1. Primitives: Point/Line/Triangle
(i) Open the file 'draw.c'
which is a basic program for drawing 2D shapes
- the program is setup to draw
a three points of size of 1 pixel
(ii) Compile and run the program
make -f make_draw
./draw
You should see a window containing three
points
(iii) Modify the program to draw a line between pairs of points given by
GL_LINES
the line width can be modified with glLineWidth()
(iv) Next draw a closed loop of lines using
GL_LINE_LOOP
- this should show the outline of a triangle
(v) Now modify the program to draw a single coloured triangle using GL_TRIANGLES
(vi) Add one additional vertices to draw two triangles using GL_TRIANGLE_STRIP
glVertex2f(0.5,0.5);
(vii) Next draw the same polgygon using GL_QUADS and GL_POLYGON
(vii) Change the colour of each of the vertices so that they are different
for each vertex using
glColor3f(r,g,b) to specify individual colours for vertices
All shapes in OpenGL are drawn using the primitives (point/line/triangle) covered in this section.
2. Vertex Arrays
The primitives shapes in the previous section were created by specifiying individual vertices
between the glBegin() and glEnd()
statements. This is inefficient for large numbers of polygons as it
requires one function call glVertex2f()
for each vertex plus an addition function call for each vertex
property glColor3f() etc. The use of repeated function calls can dominate
drawing time for large shapes. OpenGL has a mechanism called 'vertex
arrays' which allow specification of vertices and
related data such as colour in arrays which can be accessed directly
with a small number of function calls. In this exercise you will modify
the primitive drawing program
to use vertex arrays.
Three modifications are required to use vertex arrays:
(i) Enable the use of a vertex array by adding the
following command in the GL initialisation:
glEnableClientState(GL_VERTEX_ARRAY);
(ii) Specify data for the vertex array by declaring a static array of
vertices at the start of the program
static GLfloat vertices[]=
{-0.5,-0.5,
0.5,-0.5,
0.0,0.5,
0.5,0.5};
(iii) Next, specify how the data is stored in the array using the command
glVertexPointer(2,GL_FLOAT,0,vertices);
in the display function.
The vertex pointer function is specified as follows:
glVertexPointer(GLint size,GLenum type,GLsizei stride,GLvoid
*pointer);
size - number of coordiantes for each vertex
type - specifies the data
type
stride - byte offset
between consecutive vertices
pointer - pointer to the
vertex array
(iv) To draw a triangle using the vertex array there are a number of methods
Try implementing each
method to verify that they produce the same result.

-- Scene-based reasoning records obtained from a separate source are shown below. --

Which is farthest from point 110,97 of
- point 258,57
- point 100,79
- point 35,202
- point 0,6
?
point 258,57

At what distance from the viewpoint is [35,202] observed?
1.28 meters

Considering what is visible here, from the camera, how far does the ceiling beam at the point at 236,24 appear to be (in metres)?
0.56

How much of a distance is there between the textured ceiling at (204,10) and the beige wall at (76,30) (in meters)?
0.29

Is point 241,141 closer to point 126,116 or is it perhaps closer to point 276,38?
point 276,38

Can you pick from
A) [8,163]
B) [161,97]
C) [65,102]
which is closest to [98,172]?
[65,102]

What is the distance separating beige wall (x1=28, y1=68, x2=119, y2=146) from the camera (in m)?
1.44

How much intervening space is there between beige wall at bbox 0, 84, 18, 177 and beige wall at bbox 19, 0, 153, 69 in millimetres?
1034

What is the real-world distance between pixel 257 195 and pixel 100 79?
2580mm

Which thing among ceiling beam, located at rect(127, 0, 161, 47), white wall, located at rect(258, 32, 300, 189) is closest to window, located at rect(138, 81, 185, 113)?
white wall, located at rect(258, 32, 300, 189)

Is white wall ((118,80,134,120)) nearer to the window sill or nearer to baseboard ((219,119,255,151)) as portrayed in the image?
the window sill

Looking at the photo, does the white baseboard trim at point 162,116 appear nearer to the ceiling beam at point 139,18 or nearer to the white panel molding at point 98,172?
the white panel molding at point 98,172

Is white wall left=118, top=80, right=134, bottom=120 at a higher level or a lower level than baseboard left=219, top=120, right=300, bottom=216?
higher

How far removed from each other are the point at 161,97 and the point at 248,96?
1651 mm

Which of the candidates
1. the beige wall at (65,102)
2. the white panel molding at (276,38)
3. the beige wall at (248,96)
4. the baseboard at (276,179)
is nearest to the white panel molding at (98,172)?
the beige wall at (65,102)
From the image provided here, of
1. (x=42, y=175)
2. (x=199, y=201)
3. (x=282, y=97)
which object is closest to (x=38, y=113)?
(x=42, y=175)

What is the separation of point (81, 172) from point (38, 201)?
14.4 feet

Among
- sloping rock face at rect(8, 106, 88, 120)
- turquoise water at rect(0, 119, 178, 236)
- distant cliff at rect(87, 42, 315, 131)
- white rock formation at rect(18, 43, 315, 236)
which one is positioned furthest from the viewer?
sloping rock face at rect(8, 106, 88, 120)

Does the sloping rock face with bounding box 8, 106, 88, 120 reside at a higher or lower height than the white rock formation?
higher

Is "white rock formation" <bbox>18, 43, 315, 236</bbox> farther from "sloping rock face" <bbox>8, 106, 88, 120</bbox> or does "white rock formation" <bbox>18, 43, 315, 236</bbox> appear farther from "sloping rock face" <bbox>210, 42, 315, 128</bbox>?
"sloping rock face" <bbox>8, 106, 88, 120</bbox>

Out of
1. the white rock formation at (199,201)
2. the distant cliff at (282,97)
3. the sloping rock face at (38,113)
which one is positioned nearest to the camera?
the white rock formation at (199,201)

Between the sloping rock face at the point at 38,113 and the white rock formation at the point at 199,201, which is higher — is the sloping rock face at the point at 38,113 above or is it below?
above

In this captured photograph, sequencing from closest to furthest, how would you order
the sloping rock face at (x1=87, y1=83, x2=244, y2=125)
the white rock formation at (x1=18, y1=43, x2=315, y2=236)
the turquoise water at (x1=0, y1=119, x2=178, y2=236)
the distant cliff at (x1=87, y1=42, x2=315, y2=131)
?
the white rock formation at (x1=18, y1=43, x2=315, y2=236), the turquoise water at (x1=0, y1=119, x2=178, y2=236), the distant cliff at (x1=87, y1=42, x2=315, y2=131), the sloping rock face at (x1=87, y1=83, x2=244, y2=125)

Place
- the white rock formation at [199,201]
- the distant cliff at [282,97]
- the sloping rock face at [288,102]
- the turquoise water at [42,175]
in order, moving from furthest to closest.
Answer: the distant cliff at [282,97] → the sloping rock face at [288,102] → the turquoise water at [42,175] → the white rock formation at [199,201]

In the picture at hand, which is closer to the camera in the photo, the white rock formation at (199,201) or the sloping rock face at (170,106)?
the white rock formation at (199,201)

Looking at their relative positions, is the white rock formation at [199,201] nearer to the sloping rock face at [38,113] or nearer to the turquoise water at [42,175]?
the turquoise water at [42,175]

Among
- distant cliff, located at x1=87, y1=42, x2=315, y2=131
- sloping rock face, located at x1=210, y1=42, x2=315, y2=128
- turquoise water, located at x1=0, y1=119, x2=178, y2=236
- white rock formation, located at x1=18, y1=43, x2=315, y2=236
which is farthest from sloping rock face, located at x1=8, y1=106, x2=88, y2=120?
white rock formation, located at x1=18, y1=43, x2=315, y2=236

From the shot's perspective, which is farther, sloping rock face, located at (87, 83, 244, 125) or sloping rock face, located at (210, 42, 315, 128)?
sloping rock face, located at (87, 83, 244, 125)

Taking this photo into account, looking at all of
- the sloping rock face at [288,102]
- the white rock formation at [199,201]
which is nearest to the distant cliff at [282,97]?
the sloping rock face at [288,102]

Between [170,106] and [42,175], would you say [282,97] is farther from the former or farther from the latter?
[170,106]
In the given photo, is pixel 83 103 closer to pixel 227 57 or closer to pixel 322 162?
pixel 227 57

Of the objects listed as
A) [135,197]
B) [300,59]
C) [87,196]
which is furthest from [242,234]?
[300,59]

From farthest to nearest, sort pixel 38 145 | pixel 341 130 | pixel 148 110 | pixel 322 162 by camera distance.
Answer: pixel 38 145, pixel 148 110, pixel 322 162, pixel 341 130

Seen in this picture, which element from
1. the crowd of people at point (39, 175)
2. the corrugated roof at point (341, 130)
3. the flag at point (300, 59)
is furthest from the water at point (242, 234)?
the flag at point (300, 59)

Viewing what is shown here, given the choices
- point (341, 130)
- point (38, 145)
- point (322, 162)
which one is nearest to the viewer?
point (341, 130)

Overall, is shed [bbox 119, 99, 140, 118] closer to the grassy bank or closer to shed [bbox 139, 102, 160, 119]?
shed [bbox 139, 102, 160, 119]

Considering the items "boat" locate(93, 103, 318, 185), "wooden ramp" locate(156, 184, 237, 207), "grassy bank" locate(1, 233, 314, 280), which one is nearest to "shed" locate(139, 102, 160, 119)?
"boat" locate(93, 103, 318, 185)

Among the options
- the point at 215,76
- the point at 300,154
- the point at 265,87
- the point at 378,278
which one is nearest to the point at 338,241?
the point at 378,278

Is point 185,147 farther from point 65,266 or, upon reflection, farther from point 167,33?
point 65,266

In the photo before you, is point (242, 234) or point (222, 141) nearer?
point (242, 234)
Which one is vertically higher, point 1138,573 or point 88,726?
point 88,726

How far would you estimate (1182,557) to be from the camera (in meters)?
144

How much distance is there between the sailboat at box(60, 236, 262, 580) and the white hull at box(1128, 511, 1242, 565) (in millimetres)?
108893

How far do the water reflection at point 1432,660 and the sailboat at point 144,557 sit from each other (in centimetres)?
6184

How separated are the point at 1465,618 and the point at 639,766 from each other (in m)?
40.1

Method 1: Dereference a single
array element
To draw a single
triangle:
glBegin(GL_TRIANGLES);
glArrayElement(0);
glArrayElement(1);
glArrayElement(2);
glEnd();
Note: when the first array element is dereferenced the entire array is sent from the client to
the
server for rendering.
Method 2: Dereference a list of
array element
This method uses a second array of indicies to define one or more primitives:
At the start of the program define a
static array
static GLubyte triangle1[] = {0,1,2};
In the display function
glDrawElements(GL_TRIANGLES,3,GL_UNSIGNED_BYTE,triangle1);
Method 3: Dereference a
sequence of array elements
This
functions constucts the entire sequence of primitives
from all enabled arrays
glDrawArrays(GL_TRIANGLE_STRIP,0,4);
(v) Now create a second array to store the vertex colours and enable vertex
colouring following steps
(i)-(iii) above. Use
functions:
glEnableClientState(GL_COLOR_ARRAY);
glColorPointer(....);
You should now be able to draw the coloured triangles
with methods 1-3 above. Note using
the vertex arrays you do not require function calls to glVertex*() & glColor*()
for each vertex.
3.. 3D Shape Primitives
GLUT provides several routines for drawing common 3D shapes.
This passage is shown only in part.